**WHAT YOU SHOULD DO:** Can you write out the part of the NCM forum thread starting with "Springo commented 1" and going on through "has no effect."?

**EXCERPTED TEXT:**

===============

How to apply the NCM to high dimensional variables?

onlyonewater commented 1 year ago

hi, authors, great works, now I want to apply the NCM to high dimensional variables, my command is python -m src.experiment.experiment1 Experiment1 -G all -t 1 -d 20 --n-epochs 3000 -r 4 --gpu 1. So here I set the parameter --dim to 20 (more than 1), and set the parameter --n-samples to 10000, but I found that each variable still has 10000x1 size. If I understand right, now each variable should be 10000x20 size, so which step did I understand wrong? Thanks!!!!

Springo commented 1 year ago

Hi, we appreciate the interest in the work! In the code published here, which we used for the experiments of our paper, the dim flag applies to all variables except for X and Y. So, in the backdoor graph for example, it would only apply to Z. Some of the graphs such as the bow graph do not have another variable, so the dim flag has no effect.

===============

**DATA:**
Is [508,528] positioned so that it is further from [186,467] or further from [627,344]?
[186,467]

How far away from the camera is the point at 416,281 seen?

===============

**OUTPUT FOR THIS EXERCISE:**
Springo commented 1 year ago

Hi, we appreciate the interest in the work! In the code published here, which we used for the experiments of our paper, the dim flag applies to all variables except for X and Y. So, in the backdoor graph for example, it would only apply to Z. Some of the graphs such as the bow graph do not have another variable, so the dim flag has no effect.